• _AUSGEWÄHLTER TEXT_
EU-Kommission wirbt für neue Ziele der Industriepolitik

Auf dem "Industry Day" in Brüssel hat Kommissions-Präsident Juncker Kriterien wie Klima- und Verbraucherschutz in den Fokus gerückt.

Kommissionspräsident Jean-Claude Juncker hat die Industrie als Treiber der europäischen Wirtschaft gelobt – und gleichzeitig auf Veränderungen in den kommenden Jahren eingestellt. Auf dem „Industry Day“ am 5. und 6. Januar in Brüssel skizzierte Juncker seine Vision einer Industriepolitik, die eng mit gesellschaftlichen Fragen in Europa geknüpft ist. „Die Zukunft unserer Industrie wird davon abhängen, wie sich Unternehmen auf digitale und ökologische Veränderungen einstellen“, sagte Juncker.

• _DIE DATEN_

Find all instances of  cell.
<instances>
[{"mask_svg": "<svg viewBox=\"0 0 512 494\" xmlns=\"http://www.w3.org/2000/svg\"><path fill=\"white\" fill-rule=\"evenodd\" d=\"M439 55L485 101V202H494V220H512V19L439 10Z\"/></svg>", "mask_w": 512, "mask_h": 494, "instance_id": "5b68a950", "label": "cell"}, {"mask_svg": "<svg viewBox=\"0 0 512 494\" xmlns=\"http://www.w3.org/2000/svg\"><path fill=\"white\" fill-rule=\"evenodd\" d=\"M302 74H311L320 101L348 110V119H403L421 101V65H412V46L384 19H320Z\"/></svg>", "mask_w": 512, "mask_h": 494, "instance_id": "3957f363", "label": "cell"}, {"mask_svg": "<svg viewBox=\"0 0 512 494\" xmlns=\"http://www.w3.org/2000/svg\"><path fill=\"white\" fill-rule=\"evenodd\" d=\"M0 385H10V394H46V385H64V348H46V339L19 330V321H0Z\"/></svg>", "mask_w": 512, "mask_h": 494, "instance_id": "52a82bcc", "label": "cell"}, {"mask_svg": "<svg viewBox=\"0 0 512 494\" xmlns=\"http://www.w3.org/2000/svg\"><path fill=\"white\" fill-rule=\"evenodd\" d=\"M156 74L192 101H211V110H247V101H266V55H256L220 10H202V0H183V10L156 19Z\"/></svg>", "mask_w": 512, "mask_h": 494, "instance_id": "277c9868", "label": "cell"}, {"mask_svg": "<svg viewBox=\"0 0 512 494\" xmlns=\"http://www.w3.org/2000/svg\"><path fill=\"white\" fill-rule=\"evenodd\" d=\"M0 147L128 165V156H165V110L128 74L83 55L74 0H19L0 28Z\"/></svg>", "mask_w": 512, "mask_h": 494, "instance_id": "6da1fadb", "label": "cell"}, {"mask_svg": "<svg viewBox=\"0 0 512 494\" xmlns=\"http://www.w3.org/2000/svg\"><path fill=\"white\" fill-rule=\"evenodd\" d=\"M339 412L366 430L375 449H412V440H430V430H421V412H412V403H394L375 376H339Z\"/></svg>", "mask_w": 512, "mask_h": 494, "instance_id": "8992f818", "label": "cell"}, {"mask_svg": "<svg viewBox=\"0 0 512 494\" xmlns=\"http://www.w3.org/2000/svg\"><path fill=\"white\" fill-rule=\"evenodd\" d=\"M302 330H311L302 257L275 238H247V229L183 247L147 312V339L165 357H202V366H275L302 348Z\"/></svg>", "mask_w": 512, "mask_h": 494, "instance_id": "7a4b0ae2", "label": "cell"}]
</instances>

• _AUFGABE A_
Fasse den Text über die Industriepolitik der EU-Kommission in zwei Sätzen zusammen.
• _AUFGABE B_
Schreibe den Text über Junckers Rede zur Industriepolitik nach seinem letzten Satz weiter.
Die Daten sind eigenständiges Material und gehören nicht zum Text.

• _ERWARTETE ANTWORT A_
Auf dem „Industry Day“ am 5. und 6. Januar in Brüssel lobte Kommissionspräsident Jean-Claude Juncker die Industrie als Treiber der europäischen Wirtschaft und rückte Kriterien wie Klima- und Verbraucherschutz in den Fokus. Er skizzierte eine Industriepolitik, die eng mit gesellschaftlichen Fragen in Europa verknüpft ist, und sagte, die Zukunft der Industrie hänge davon ab, wie sich Unternehmen auf digitale und ökologische Veränderungen einstellen.

• _ERWARTETE ANTWORT B_
Die Rede des Kommissionspräsidenten bestätigt einen generellen Trend in Brüssel, Industriepolitik nicht nur an Steigerung der Wettbewerbsfähigkeit, sondern auch an Kriterien wie Nachhaltigkeit und die Verbreitung europäischer Werte zu messen. Mit der EU-Handelspolitik nannte Juncker selbst ein konkretes Beispiel: Das jüngst geschlossene Handelsabkommen mit Japan würde – neben Marktöffnung für Exportunternehmen – vor allem dazu beitragen, europäische Prinzipien wie den Schutz von Arbeitnehmern, Verbrauchern und des Klimas auch weltweit zu sichern.

Ein zweites Beispiel ist die Umweltpolitik, in der die EU langfristig eine Wachstumschance für die europäische Industrie sieht. Erst vor wenigen Tagen hat die Kommission ein Reflexionspapier zur nachhaltigen Wirtschaft vorgelegt, in dem beispielswiese der Kreislaufwirtschaft ein „ökonomischer Zusatznutzen“ von 1,8 Billionen Euro bis 2030 zugerechnet werden.

Behält die nächste Kommission nach der Europawahl 2019 diesen Kurs bei, hat das mittelfristig konkrete Auswirkungen auf den Maschinenbau. Für Anbieter effizienter Technologien kann der Ansatz der EU neue Chancen bedeuten. Allerdings drohen den Unternehmen auch zusätzliche Auflagen, beispielsweise durch zusätzliche Vorgaben für Produkte oder Berichtspflichten.